NeonTreeEvaluation Field measurements for trees

Hi Ben,

Thank you very much for making this benchmark dataset available! I think the dataset is sufficient for training and evaluating models for detecting and segmenting tree crowns. I just wonder if there is data of field measurements of trees which contains the tree metrics like Diameter at Breast Height, tree height, species, ... for individual annotated trees in this dataset ? These metrics would be beneficial for biomass and carbon stock estimation. The result of the segmentation process would be used to estimate these metrics of trees, so it would be nice to have ground truth data to evaluate this process.

Thank you for your time,

Jan 17 '25 03:01 SebastianKyle

Hi @SebastianKyle - yes, the field-collected stems data does have these measurements collected by NEON. The data for all of the field collected stems is in field.rda file in the data directory of the associated package repo. All of this information is also available directly from NEON.

I haven't looked at the alignment system in this or the linked repo in a while, so take a look and let us know if you have any issues linking up the pieces of info in field.rda in the way that you need them.

This data should also be available for the field annotated polygon crowns, from our collaborators who collected those crowns. I can put you in touch with them if you want to ask about getting access to that data.

Jan 23 '25 01:01 ethanwhite

Hi @ethanwhite,

Thank you for helping out. I did find out the Vegetation Structure data product while waiting for your response. And I downloaded them as .csv files for the sites that are available in the training tiles of NeonTree which the repo referenced.

However, the bounding box annotations in the training dataset are in .xml files and these files don't appear to contain the important information to link between field data and crown annotations which is the 'indvdID'. May there be other annotation files that can work this out ?

As far as I know, this property is the id for individual trees and if the annotation of each tree contains this property, we can use this to look up in the .csv file to obtain the field measurements of the tree. Just like in the case of IDTReeS 2020 Competition Data in which they provide the .csv field data files and their .shp annotation file contains the 'indvdID' for each tree.

And about the field annotated polygon crowns, I would be so glad if you can help me access the data.

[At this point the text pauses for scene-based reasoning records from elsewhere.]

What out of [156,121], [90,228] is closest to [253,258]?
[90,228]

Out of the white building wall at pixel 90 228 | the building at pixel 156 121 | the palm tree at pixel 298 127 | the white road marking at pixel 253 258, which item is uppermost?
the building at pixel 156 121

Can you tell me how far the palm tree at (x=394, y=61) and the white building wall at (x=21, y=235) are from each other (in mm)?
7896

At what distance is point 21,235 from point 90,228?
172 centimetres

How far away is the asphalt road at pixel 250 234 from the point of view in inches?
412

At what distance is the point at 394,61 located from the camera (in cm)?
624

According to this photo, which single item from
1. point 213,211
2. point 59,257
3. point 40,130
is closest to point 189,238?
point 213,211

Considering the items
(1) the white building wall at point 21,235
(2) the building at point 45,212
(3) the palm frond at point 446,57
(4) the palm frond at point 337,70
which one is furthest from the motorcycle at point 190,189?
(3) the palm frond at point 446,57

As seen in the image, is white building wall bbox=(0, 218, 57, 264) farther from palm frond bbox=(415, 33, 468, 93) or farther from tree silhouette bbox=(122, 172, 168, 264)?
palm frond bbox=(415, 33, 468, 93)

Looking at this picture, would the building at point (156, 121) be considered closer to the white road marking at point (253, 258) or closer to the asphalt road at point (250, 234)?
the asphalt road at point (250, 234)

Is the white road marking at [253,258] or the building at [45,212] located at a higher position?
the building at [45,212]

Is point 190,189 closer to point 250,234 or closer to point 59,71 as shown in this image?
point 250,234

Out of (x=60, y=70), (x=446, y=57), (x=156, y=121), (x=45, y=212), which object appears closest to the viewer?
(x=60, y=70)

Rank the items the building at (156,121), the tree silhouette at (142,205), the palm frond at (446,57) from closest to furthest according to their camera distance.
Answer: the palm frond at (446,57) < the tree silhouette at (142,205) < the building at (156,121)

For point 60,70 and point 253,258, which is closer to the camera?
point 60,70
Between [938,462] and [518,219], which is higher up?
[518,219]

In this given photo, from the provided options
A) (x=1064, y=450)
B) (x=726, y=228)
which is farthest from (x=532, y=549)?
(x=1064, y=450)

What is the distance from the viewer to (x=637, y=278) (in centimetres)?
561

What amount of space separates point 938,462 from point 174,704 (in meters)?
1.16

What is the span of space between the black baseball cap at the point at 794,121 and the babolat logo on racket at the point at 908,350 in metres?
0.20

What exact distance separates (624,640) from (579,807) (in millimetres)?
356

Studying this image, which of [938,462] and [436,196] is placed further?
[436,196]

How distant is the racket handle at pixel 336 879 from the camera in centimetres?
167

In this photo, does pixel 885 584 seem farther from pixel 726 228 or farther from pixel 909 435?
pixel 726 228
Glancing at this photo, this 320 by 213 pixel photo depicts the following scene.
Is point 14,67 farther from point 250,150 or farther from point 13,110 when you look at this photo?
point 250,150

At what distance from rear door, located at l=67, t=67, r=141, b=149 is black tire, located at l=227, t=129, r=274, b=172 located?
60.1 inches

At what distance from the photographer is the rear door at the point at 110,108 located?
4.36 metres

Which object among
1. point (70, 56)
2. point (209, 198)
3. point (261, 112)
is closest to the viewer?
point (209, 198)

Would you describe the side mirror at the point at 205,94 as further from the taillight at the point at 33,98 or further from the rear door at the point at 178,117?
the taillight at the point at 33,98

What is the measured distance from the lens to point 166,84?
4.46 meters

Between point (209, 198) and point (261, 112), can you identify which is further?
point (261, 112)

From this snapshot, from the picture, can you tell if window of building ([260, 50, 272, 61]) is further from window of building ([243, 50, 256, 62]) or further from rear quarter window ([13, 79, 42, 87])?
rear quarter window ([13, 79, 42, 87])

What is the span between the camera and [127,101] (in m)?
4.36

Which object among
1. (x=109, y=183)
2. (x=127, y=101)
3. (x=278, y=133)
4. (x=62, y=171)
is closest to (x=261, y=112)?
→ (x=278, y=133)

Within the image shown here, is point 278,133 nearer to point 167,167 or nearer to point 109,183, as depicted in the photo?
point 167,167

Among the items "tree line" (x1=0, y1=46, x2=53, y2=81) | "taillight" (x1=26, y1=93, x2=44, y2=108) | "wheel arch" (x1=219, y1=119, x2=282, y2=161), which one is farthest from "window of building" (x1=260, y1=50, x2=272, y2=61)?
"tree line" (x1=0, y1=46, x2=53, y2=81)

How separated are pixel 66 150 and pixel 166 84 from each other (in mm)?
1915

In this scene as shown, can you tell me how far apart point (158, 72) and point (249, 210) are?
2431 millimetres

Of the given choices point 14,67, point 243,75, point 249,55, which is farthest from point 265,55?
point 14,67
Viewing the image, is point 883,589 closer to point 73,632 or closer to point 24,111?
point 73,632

Segmentation would be more beneficial for estimating tree metrics than just with bounding boxes.

Thank you for your time,

Jan 23 '25 02:01 SebastianKyle

I may not following correctly here, but there is no explicit link between the stem locations from the vegetation structure data the bounding boxes. The are collected independently of one another and we have not created any direct linking fields because we don't actually know if bounding box drawn on imagery around a crown is associated with a particular stem.

We do certainly make assumptions about this in our work in order to create those linkages. See the Methods section in https://doi.org/10.1371/journal.pbio.3002700 for a recent example of our approach. So while it is possible to infer matches, and we do so, we don't think they belong in a benchmark dataset.

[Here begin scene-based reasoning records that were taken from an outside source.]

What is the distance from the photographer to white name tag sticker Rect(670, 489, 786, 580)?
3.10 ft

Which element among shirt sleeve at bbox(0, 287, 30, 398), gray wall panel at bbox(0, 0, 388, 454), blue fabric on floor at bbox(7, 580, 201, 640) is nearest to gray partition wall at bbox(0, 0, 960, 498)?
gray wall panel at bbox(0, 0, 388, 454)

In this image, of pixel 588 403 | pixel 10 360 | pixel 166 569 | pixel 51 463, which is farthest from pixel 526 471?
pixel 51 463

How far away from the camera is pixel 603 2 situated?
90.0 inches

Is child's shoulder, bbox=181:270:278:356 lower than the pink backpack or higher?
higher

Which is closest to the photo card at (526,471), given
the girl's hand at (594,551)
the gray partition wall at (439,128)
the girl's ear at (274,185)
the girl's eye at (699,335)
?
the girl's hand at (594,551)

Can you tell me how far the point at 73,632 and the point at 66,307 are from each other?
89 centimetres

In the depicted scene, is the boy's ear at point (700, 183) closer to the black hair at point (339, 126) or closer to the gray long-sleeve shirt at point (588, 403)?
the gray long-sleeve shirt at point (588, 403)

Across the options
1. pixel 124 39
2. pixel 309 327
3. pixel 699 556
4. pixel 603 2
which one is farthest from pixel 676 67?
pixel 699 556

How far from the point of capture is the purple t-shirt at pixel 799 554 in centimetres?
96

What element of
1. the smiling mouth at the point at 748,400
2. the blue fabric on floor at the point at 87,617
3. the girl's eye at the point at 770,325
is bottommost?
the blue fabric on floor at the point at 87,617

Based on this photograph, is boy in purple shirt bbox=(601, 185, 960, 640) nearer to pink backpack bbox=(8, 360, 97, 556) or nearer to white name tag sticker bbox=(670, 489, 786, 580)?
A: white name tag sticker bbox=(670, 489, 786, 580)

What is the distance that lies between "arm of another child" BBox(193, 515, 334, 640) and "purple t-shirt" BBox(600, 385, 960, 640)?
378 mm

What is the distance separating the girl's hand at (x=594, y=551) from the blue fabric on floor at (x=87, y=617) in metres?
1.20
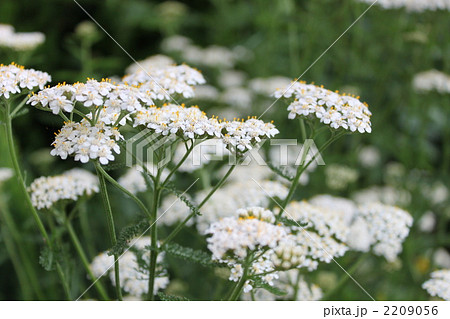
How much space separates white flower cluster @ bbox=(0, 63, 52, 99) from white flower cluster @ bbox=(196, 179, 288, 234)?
987 mm

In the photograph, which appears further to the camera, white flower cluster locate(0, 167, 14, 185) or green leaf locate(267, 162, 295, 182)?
white flower cluster locate(0, 167, 14, 185)

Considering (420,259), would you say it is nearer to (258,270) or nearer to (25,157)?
(258,270)

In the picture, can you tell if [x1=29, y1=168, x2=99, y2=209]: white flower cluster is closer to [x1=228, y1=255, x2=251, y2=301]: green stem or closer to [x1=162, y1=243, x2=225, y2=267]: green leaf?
[x1=162, y1=243, x2=225, y2=267]: green leaf

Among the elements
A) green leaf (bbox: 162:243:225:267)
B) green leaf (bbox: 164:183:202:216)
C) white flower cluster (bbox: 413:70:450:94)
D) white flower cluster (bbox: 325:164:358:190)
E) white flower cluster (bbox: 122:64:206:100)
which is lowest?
green leaf (bbox: 162:243:225:267)

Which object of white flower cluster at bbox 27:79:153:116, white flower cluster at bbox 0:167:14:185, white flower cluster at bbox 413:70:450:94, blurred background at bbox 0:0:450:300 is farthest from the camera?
white flower cluster at bbox 413:70:450:94

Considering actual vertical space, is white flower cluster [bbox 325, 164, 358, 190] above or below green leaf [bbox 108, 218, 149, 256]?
above

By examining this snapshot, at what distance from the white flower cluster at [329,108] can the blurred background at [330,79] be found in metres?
1.16

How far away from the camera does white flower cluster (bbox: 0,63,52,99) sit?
1690 mm

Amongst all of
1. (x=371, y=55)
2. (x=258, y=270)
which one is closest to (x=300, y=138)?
(x=371, y=55)

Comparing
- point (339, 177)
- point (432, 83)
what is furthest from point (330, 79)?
point (339, 177)

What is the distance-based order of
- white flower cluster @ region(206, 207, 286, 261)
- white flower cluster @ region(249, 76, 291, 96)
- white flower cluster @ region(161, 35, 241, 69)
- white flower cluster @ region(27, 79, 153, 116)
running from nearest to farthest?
white flower cluster @ region(206, 207, 286, 261) → white flower cluster @ region(27, 79, 153, 116) → white flower cluster @ region(249, 76, 291, 96) → white flower cluster @ region(161, 35, 241, 69)

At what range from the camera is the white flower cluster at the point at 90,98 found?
1.59 m

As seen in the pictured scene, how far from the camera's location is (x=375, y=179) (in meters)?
4.07

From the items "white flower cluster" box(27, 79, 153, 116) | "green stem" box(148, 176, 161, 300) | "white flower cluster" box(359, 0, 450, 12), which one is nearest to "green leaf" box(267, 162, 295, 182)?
"green stem" box(148, 176, 161, 300)
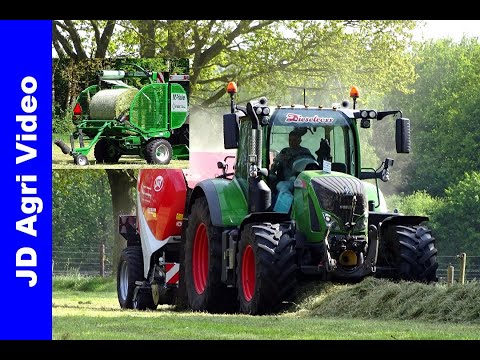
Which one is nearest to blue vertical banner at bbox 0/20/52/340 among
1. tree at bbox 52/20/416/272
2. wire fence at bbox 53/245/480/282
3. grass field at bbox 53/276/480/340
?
grass field at bbox 53/276/480/340

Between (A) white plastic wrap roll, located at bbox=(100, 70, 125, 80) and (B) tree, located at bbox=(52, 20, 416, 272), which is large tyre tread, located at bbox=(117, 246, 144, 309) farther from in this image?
(B) tree, located at bbox=(52, 20, 416, 272)

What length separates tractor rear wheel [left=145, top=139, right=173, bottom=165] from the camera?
62.4ft

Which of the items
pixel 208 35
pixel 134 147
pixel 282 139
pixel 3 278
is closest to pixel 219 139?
pixel 208 35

Regarding the IDTReeS 2020 dataset I'd have to dig into it:

If that information is for the polygon (not bounding box) data then those are collected simultaneously in the field. If it is the polygon data then that is the same polygon data as in this benchmark, so you might have what you need for the polygon data - if it's not let me know and I'll reach out to our collaborators.
If it's for bounding box data then we would have had to make some assumptions to generate the match which should be described in the competition paper. If you can't find a clear description there let me know and I'll run it down.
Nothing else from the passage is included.